As recently as 2000, the U.S. had a budget surplus, meaning it received more than it was spending every year at that point many economists envisioned the national debt could be paid off by 2012.
Behind the scenes, a secret report commissioned for the government indicated possible detrimental consequences of retiring the National debt
Paying off the national debt would mean the death of Treasury bonds, at that time they were considered the epicenter of the global economy.
Treasury securities are crucially important to the world financial system in a number of ways: banks buy them as low-risk assets, the Fed uses them for executing monetary policy, and mortgage interest rates vary based on Treasury rates.
'It was a huge issue ... for not just the U.S. economy, but the global economy,' says Diane Lim Rogers, an economist in the Clinton administration.
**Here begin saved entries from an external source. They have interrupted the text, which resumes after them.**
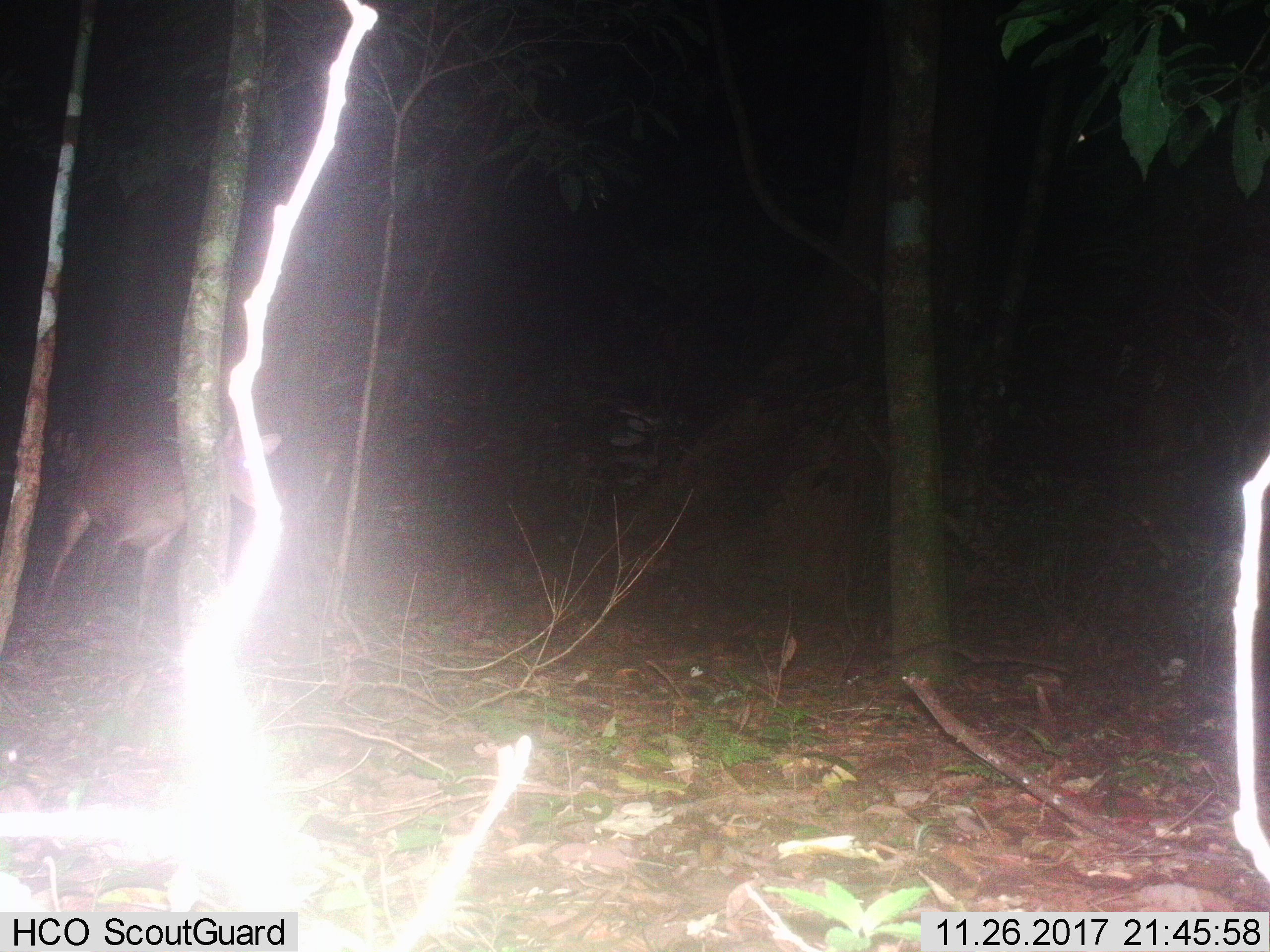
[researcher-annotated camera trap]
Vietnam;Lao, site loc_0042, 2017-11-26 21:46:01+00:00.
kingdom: Animalia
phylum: Chordata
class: Mammalia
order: Artiodactyla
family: Cervidae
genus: Muntiacus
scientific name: Muntiacus vuquangensis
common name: large-antlered muntjac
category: large antlered muntjac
Large antlered muntjac (large-antlered muntjac) (Muntiacus vuquangensis). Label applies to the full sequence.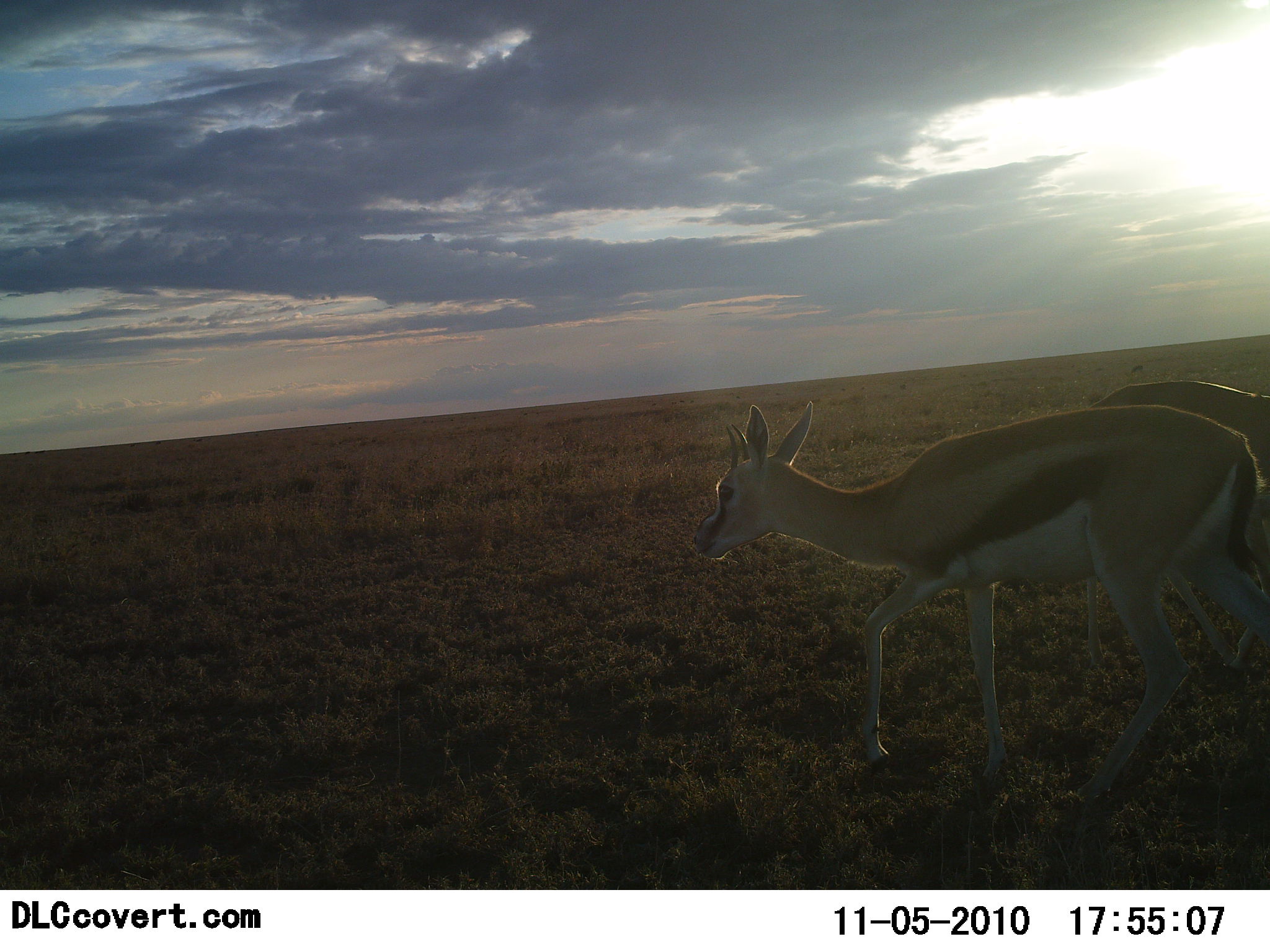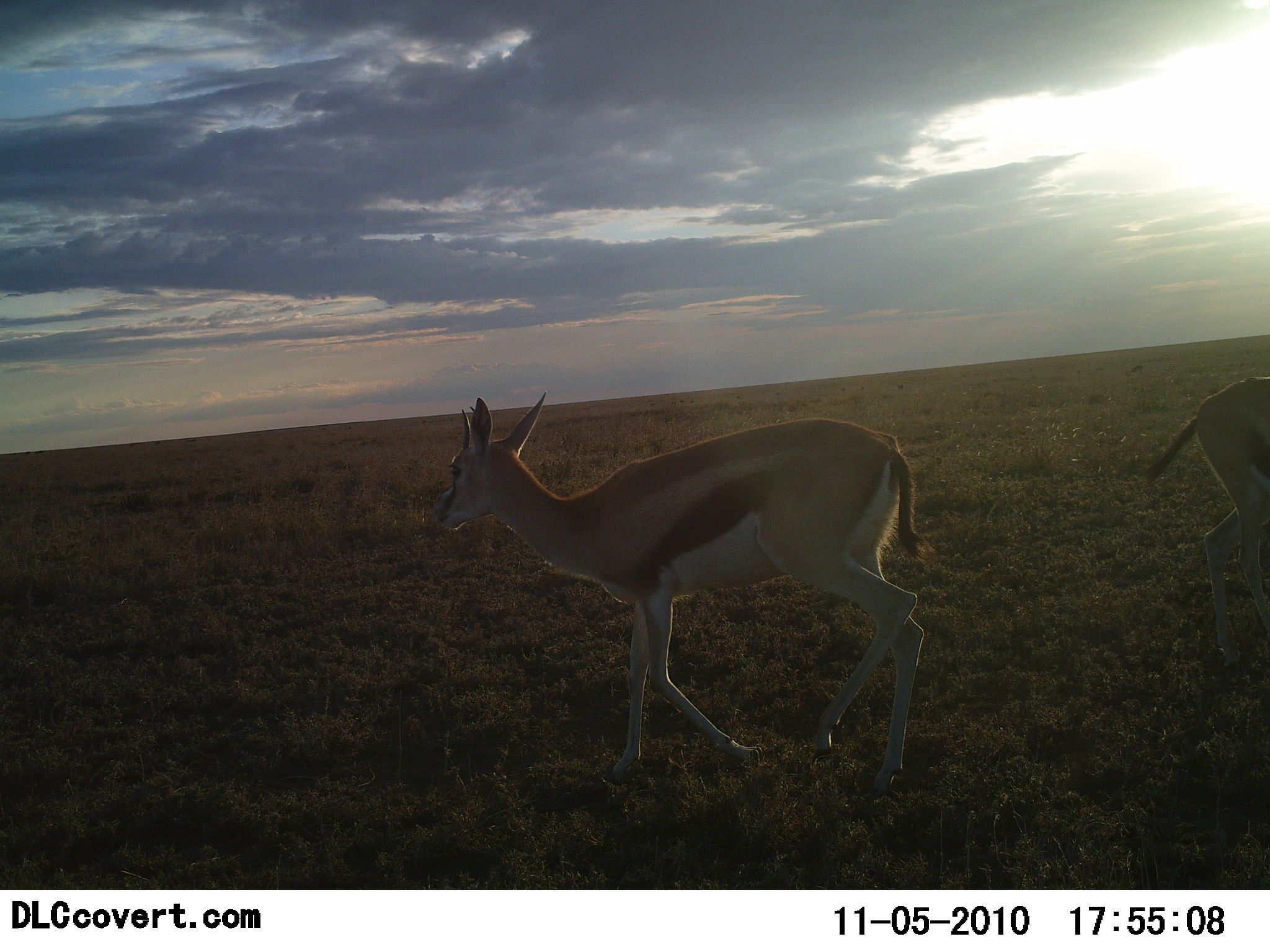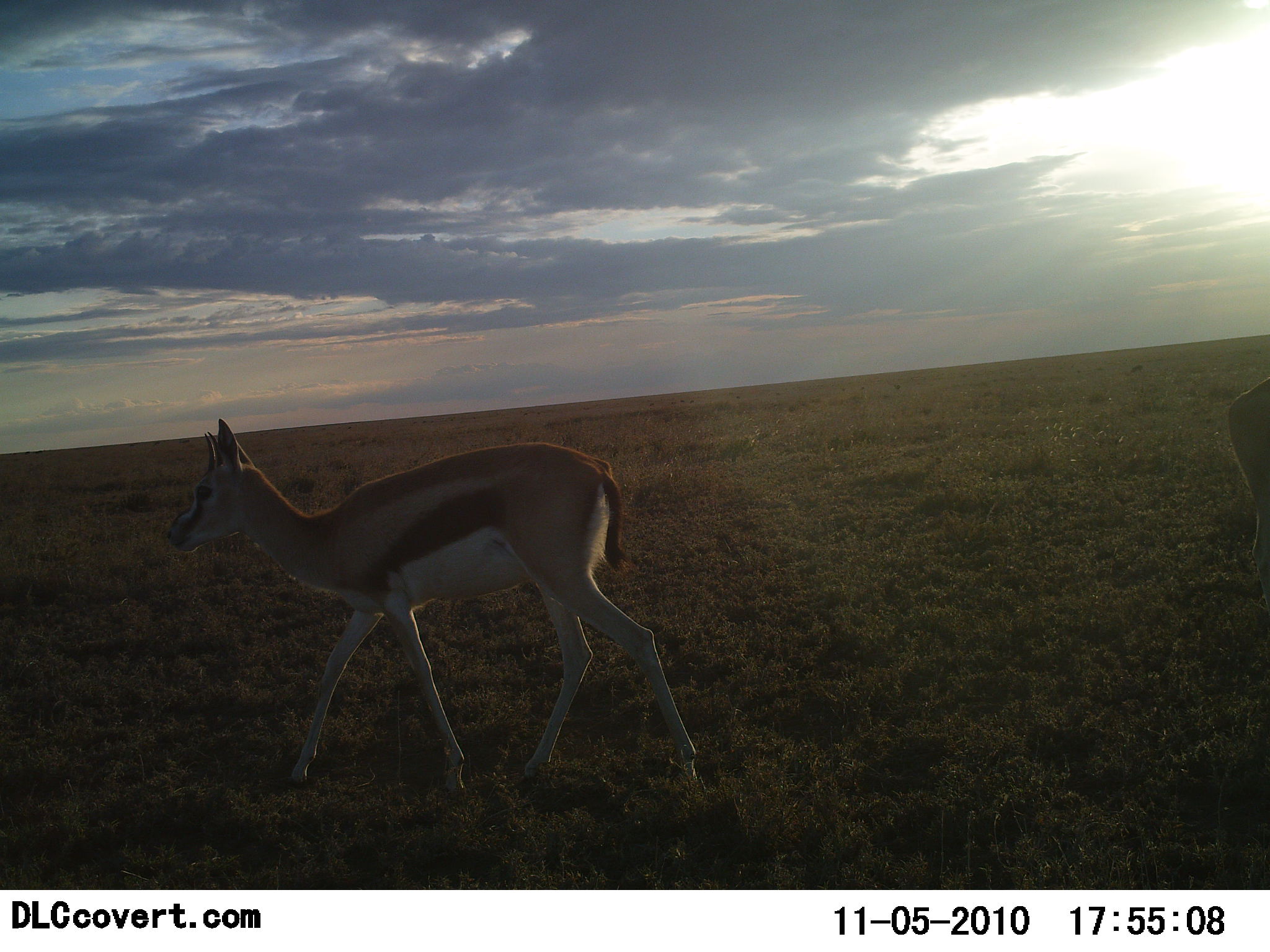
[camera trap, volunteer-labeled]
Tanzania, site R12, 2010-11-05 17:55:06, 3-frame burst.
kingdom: Animalia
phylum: Chordata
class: Mammalia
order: Artiodactyla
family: Bovidae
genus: Eudorcas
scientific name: Eudorcas thomsonii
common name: thomson's gazelle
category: gazellethomsons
Gazellethomsons (thomson's gazelle) (Eudorcas thomsonii), count 2. Behavior (volunteer vote fractions): standing 7%, resting 0%, moving 100%, interacting 0%. Young present (vote fraction): 0%. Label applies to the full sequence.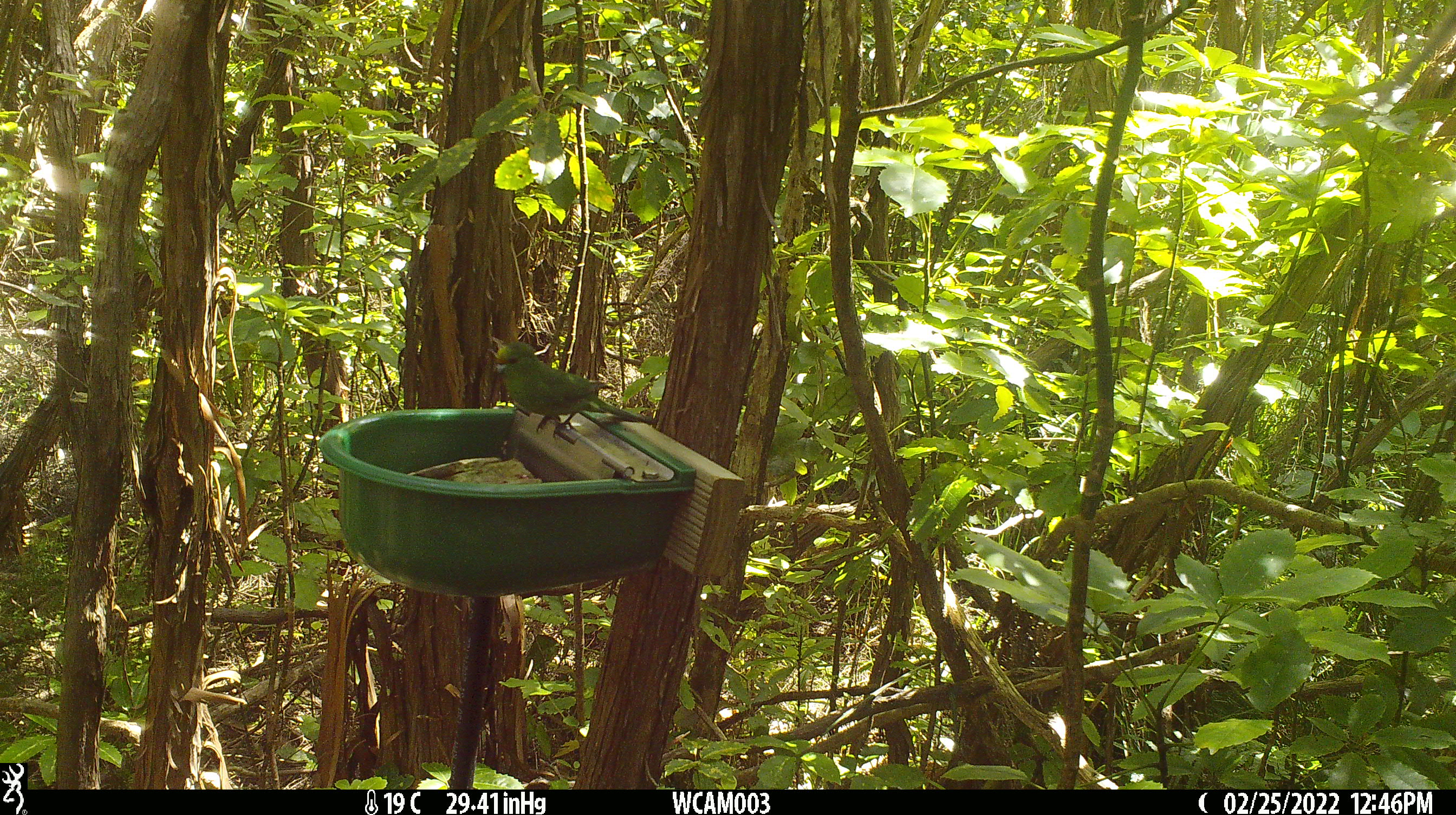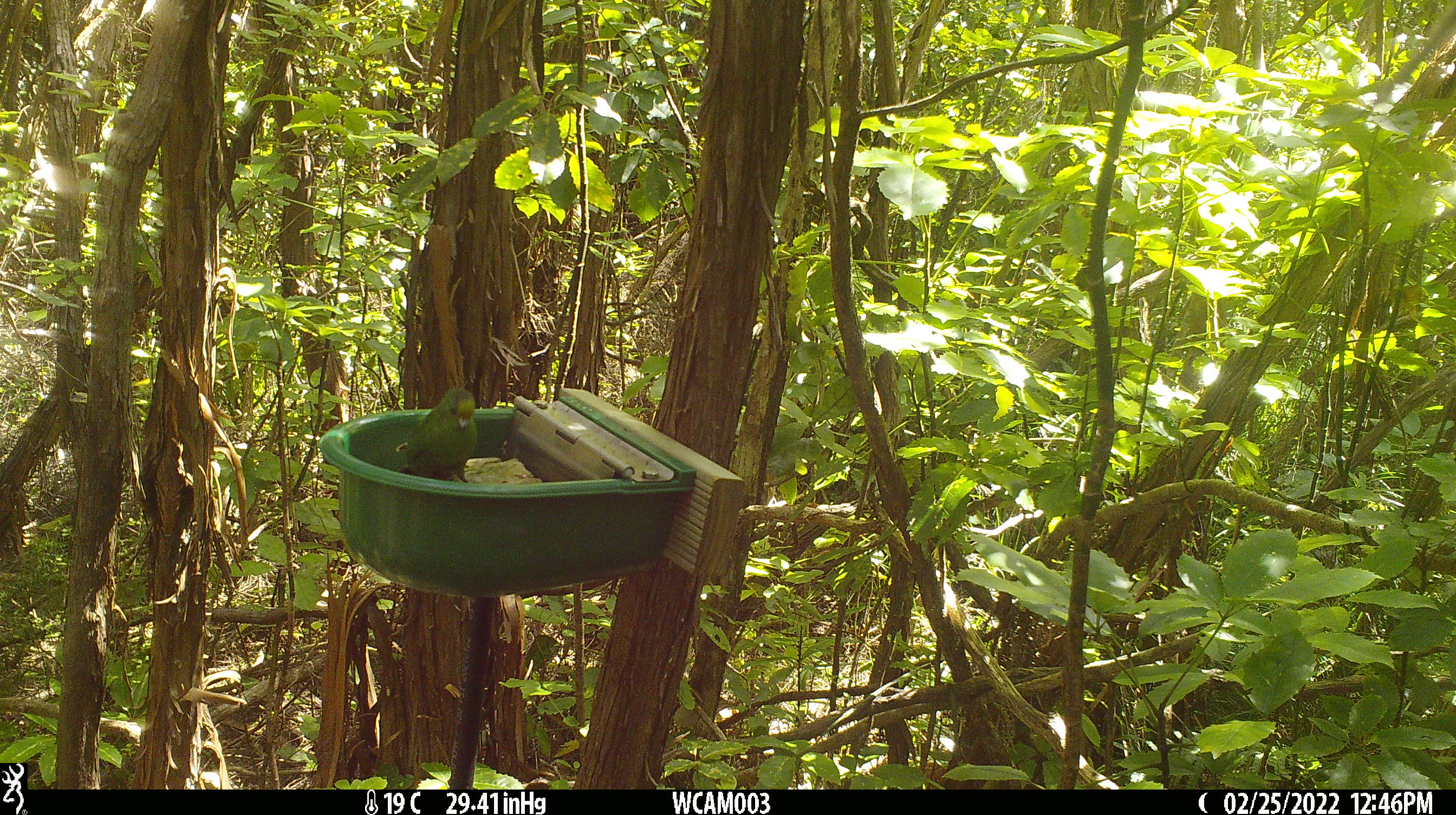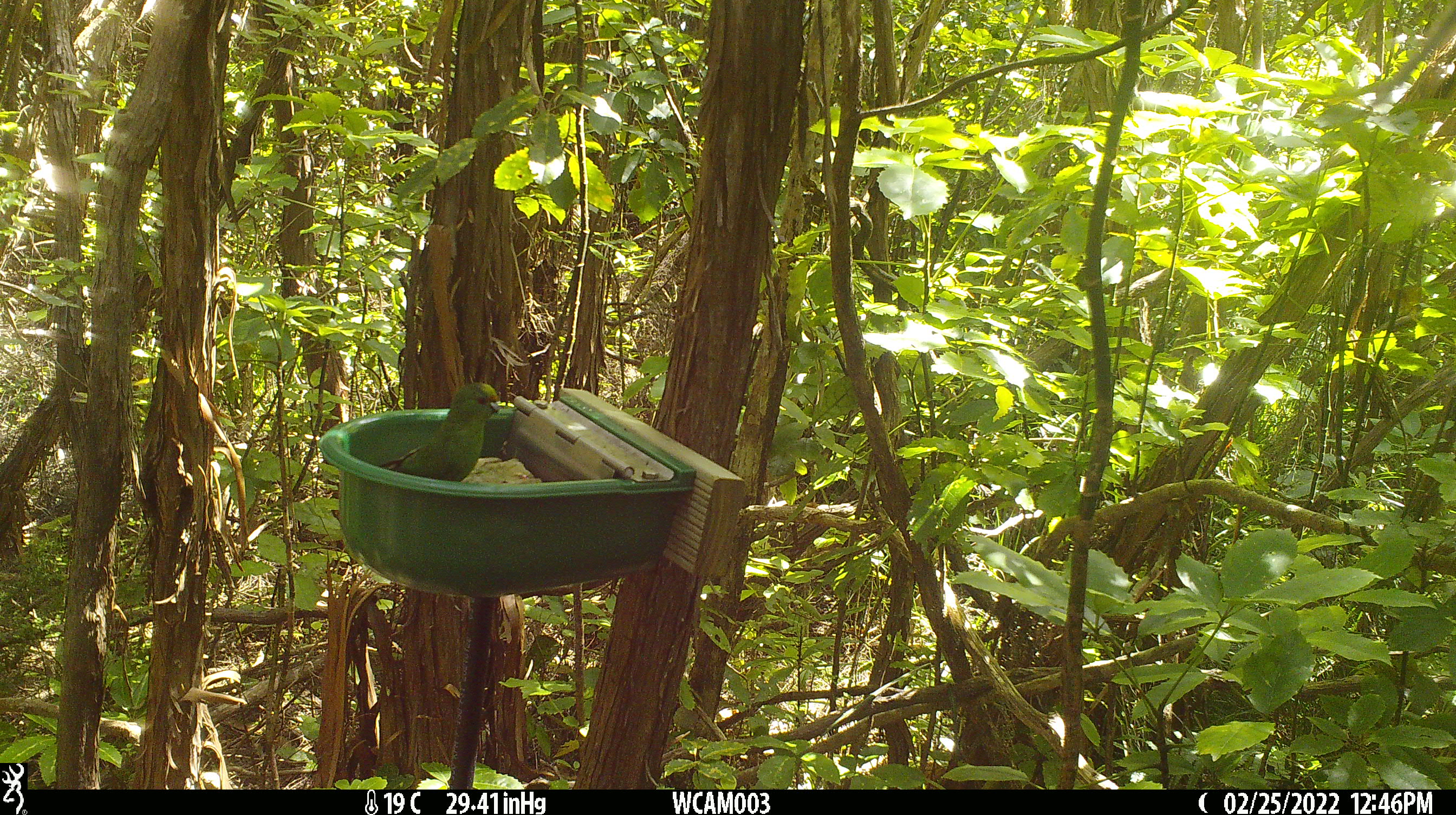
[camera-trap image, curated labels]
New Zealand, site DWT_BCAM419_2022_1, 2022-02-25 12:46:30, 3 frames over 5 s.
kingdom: Animalia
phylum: Chordata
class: Aves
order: Psittaciformes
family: Psittaculidae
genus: Cyanoramphus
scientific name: Cyanoramphus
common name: parakeet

Jason Seligman, an economist who wrote the report titled 'Life After Debt (PDF),' concluded it was a great idea to pay down the debt, but not to pay it off entirely.
'There's such a thing as too much debt,' says Seligman. 'But also such a thing, perhaps, as too little.'
Read More: http://www.npr.org/blogs/money/2011/10/2...ent-report
So the decision to go to war every time someone farted crossways was actually a carefully crafted plan to bolster the worlds economy contrived by a think tank.
How's that working out in retrospect?
If there is no more national debt, and Treasury bonds became a thing of the past, does that really mean there is nothing for people to invest in? I smell BS, the economy was booming back then.